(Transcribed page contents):
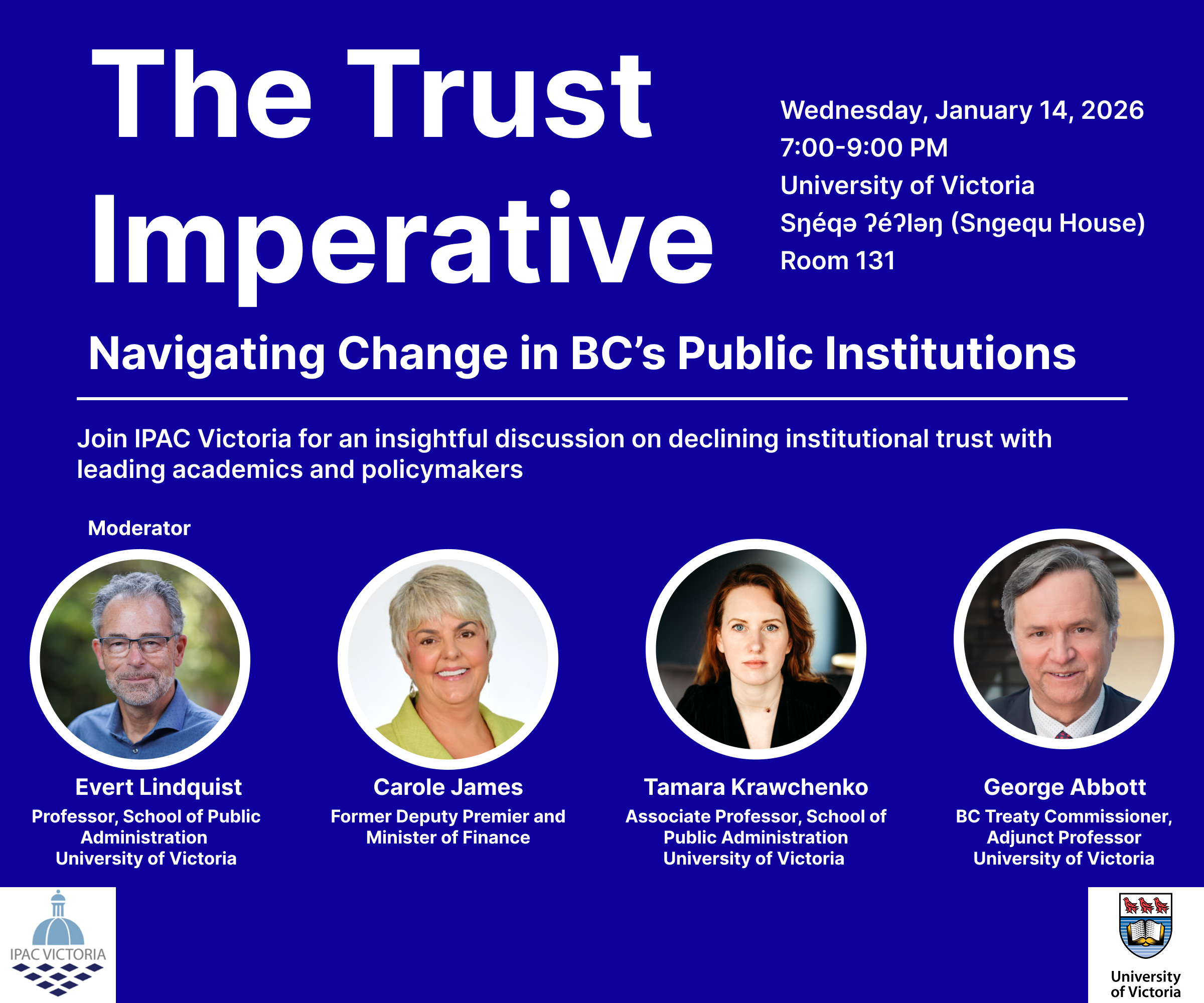 The Trust Imperative

Wednesday, January 14, 2026
7:00-9:00 PM
University of Victoria
Sŋéqə ʔéʔləŋ (Sngequ House)
Room 131

Navigating Change in BC's Public Institutions

Join IPAC Victoria for an insightful discussion on declining institutional trust with leading academics and policymakers

Moderator

Evert Lindquist
Professor, School of Public Administration
University of Victoria

Carole James
Former Deputy Premier and Minister of Finance

Tamara Krawchenko
Associate Professor, School of Public Administration
University of Victoria

George Abbott
BC Treaty Commissioner, Adjunct Professor
University of Victoria

IPAC VICTORIA

University of Victoria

(Problem):
All the data above is to be transcribed exactly, with no pictures included.

(Solution):
 The Trust Imperative

Wednesday, January 14, 2026
7:00-9:00 PM
University of Victoria
Sŋéqə ʔéʔləŋ (Sngequ House)
Room 131

Navigating Change in BC's Public Institutions

Join IPAC Victoria for an insightful discussion on declining institutional trust with leading academics and policymakers

Moderator

Evert Lindquist
Professor, School of Public Administration
University of Victoria

Carole James
Former Deputy Premier and Minister of Finance

Tamara Krawchenko
Associate Professor, School of Public Administration
University of Victoria

George Abbott
BC Treaty Commissioner, Adjunct Professor
University of Victoria

IPAC VICTORIA

University of Victoria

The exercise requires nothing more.